▸ **Text to read**:
★ ★ ★ ★
As a Clojure beginner I feel like the language makes a lot of sense and is easy to grok and get going with. But sort of opposing that is the complexity that is the ecosystem. As someone with zero experience of the JVM that of course is some degree of complexity but even larger to me is understanding how things are done, what libs are actually used, how you are supposed to deploy and run your Clojure code etc. How do people approach this? I get that all languages with some history have a degree of “you just have to learn this as you go” but to me it feels like Clojure has more so than many other languages I’ve seen. I really love the language but I feel like this complexity of ecosystem makes it hard for me to see a path forward.

2021-03-12T14:13:02.343200Z

@anders152 What type of projects do you want to approch? Web development? Other?

2021-03-12T14:13:37.343700Z

Back-end / front-end?

2021-03-12T14:37:05.348400Z

@anders152 yes, agree, I learned the clojure from http://braveclojure.com but up until now, I still don't have idea how to compile & deploy the code? I'm using the code for fun right now, but I've also done it to clean some data in csv to be feed into power bi. then I'm asking to myself, if i want to run it automatically, how to do that? it's still my homework to figure out... a bit slow progress than anyone else, but I'm enjoying the process

2021-03-12T14:43:18.349400Z

@admin055 everything to be honest. But I’m fine with putting off frontend for a bit.

2021-03-12T14:44:51.351700Z

Yeah that mirrors my journey somewhat. I’ve read a number of books and I’m trying to focus on the “real world” stuff I can find. But the truth is I have a hard time even knowing if I’m learning the way or just a way of doing stuff. Which goes for exploring libraries as well.

2021-03-12T14:45:40.353100Z

I think it’s just an effect of Clojure being 1) highly community-driven and 2) situated in the JVM ecosystem which I have no experience in.
★ ★ ★ ★
In the Clojure discussion above, what two factors does the final message name as causes of the ecosystem's complexity?

▸ **Dataset extract**:
★ ★ ★ ★
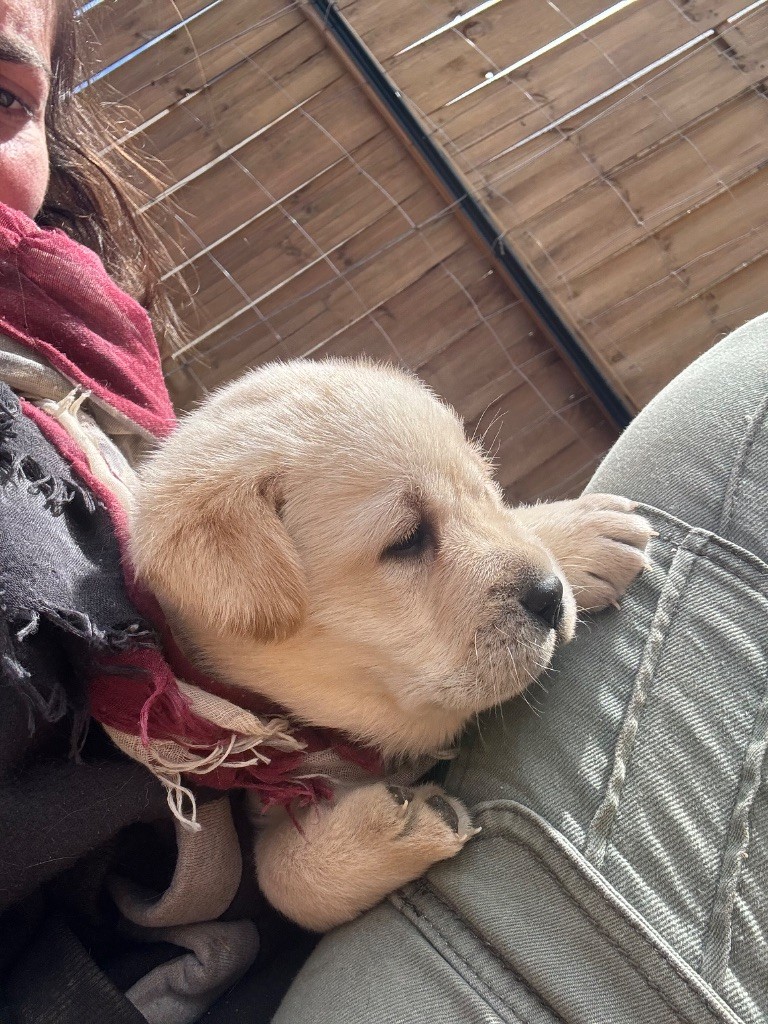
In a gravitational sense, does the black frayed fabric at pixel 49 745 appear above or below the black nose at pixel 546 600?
above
★ ★ ★ ★
▸ **Result of the task**: Clojure is highly community-driven, and it is situated in the JVM ecosystem, in which the writer has no experience.